De manhaftige Van Voorst tot Voorst overtrad daarmee natuurlijk gedragsregels en fatsoensnormen. Harberts maakte daar een overschuimende principekwestie van.. De generaal-majoor meende dat de IVe divisie van Kolonel Van Loon de tegenaanval moest doen, voorzien van versterkingen. Harberts annuleerde de opdracht van Van Voorst tot Voorst en liet de staf van de 4e Divisie de tegenaanval ontwerpen en leiden. Dat leidde tot chaos. En Harberts werd maar op non actief gesteld. In de late middag van 13 mei – na drie dagen onafgebroken leiding geven in een chaotische strijd – was Harberts totaal uitgeput en was hij het overzicht kwijt. Hij was daardoor niet langer meer in staat zijn functie naar behoren uit te voeren, naar de mening van de Commandant Veldleger. Hij werd toen door Van Voorst tot Voorst als commandant van het IIe Legerkorps vervangen door die kolonel Barbas.

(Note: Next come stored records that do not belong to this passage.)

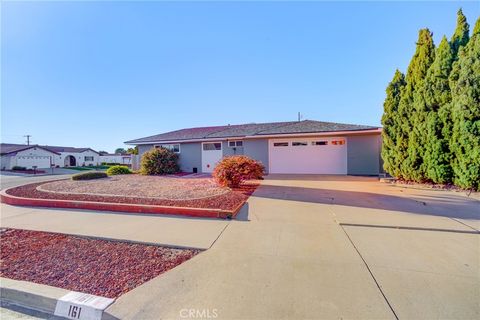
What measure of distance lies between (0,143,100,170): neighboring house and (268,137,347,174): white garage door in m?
33.8

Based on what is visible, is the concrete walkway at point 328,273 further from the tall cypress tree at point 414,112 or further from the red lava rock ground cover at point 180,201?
the tall cypress tree at point 414,112

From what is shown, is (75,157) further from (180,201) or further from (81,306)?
(81,306)

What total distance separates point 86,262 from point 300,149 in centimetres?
1199

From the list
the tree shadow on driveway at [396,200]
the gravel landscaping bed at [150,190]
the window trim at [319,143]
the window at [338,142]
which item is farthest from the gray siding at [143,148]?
the window at [338,142]

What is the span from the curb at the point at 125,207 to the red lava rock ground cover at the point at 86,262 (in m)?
1.53

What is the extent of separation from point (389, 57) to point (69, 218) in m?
14.3

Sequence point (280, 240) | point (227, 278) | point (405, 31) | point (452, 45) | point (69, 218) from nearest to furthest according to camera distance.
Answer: point (227, 278) → point (280, 240) → point (69, 218) → point (452, 45) → point (405, 31)

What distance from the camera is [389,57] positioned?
1012 cm

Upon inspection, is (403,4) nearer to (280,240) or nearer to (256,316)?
(280,240)

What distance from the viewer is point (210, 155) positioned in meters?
14.8

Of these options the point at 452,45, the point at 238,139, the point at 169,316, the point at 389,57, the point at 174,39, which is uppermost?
the point at 174,39

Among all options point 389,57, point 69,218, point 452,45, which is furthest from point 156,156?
point 452,45

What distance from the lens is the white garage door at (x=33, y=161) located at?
2697 centimetres
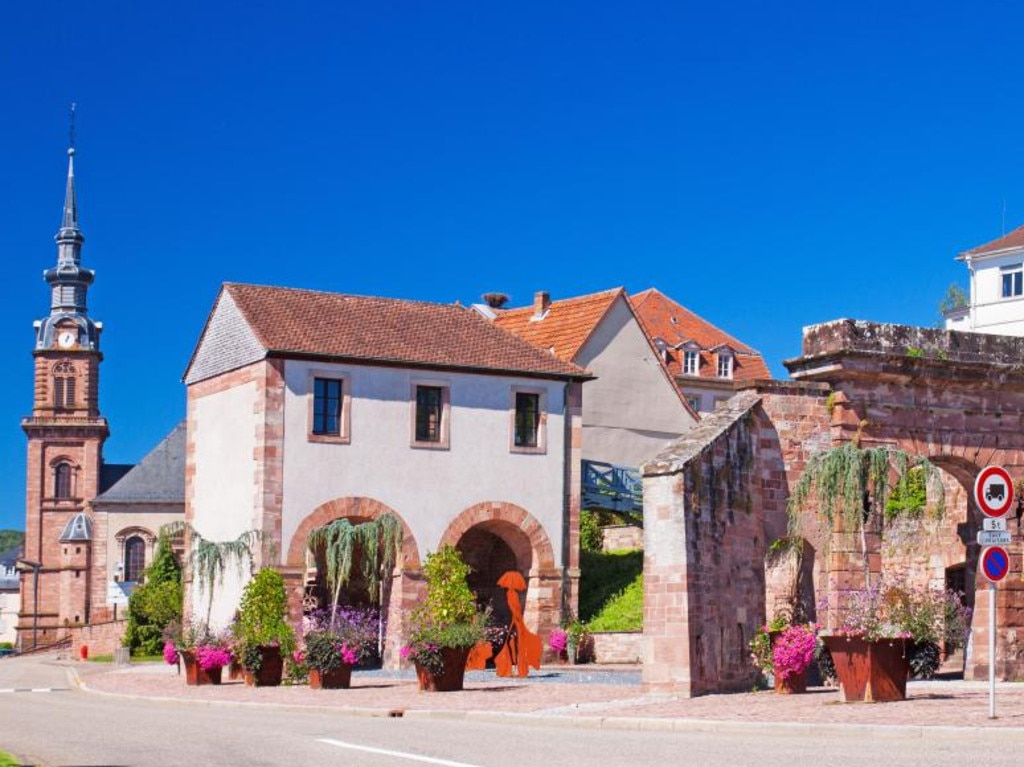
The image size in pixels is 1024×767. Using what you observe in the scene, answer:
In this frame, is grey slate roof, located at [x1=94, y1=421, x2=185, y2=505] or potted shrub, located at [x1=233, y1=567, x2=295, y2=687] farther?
grey slate roof, located at [x1=94, y1=421, x2=185, y2=505]

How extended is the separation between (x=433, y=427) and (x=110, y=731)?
2085 cm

Het meest bont maakte het de kolonel Leonard Schmidt, van de Peel Divisie. Die was zo goed als niet te vinden. Steeds doende zijn hoofdkwartier te verplaatsen vanuit de zones van de operaties. Westwaarts. Teneinde zich zonder schrammen te kunnen overgeven aan de nadringende Duitsers. Het is maar een greep.De troepen aan de Peel’Raamstelling vochten dapper door. Zonder instructies. Met zwaar verouderde vuurmonden. En daar stortte de Nederlandse defensie al meteen in.https://www.bhic.nl/ontdekken/verhalen/terms=406/order=latest/keywords=Peel-Raamstelling/author=Gerard+Strijards Het léék een incident. Die verwarring. Die verouderde bewapening waarvan in één oogopslag de ontoereikendheid in te zien was. Het was het niet: geen incident. Een inadequate strategische planning, falende bevelvoering, chaos op het Hoofdkwartier. Het was een algemeen beeld. De voorbeelden zijn talloos te vermeerderen. Aan het Lange Voorhout leek alles zijn gewone bureaucratische gangetje te gaan. Alles onder controle. Maar dat kwam doordat de Opperbevelhebber Land en Zeemacht nauwelijks geïnformeerd kon heten over het desastreuze verloop van de geweldshandelingen. Aan Nederlandse zijde. Omdat en doordat de voornaamste verbindingen per telefoon waren verbroken, omdat de lijnen tussen de verschillende krijgstonelen al op die eerste oorlogsdag aan gort waren geschoten. Die hadden grotendeels bovengronds gelopen en vaak zichtbaar aan draden met witte opvallende porceleinhoedjes bevestigd aan palen, in stammen en aan gevels. Prijsschieten dus. Voor de Duitsers. Dat zet ik er toch voor de duidelijkheid maar bij. Dat zal bij een Russische inval ons niet meer overkomen, natuurlijk. Hacken loopt niet zichtbaar in de voorbereidingsfase in de gaten.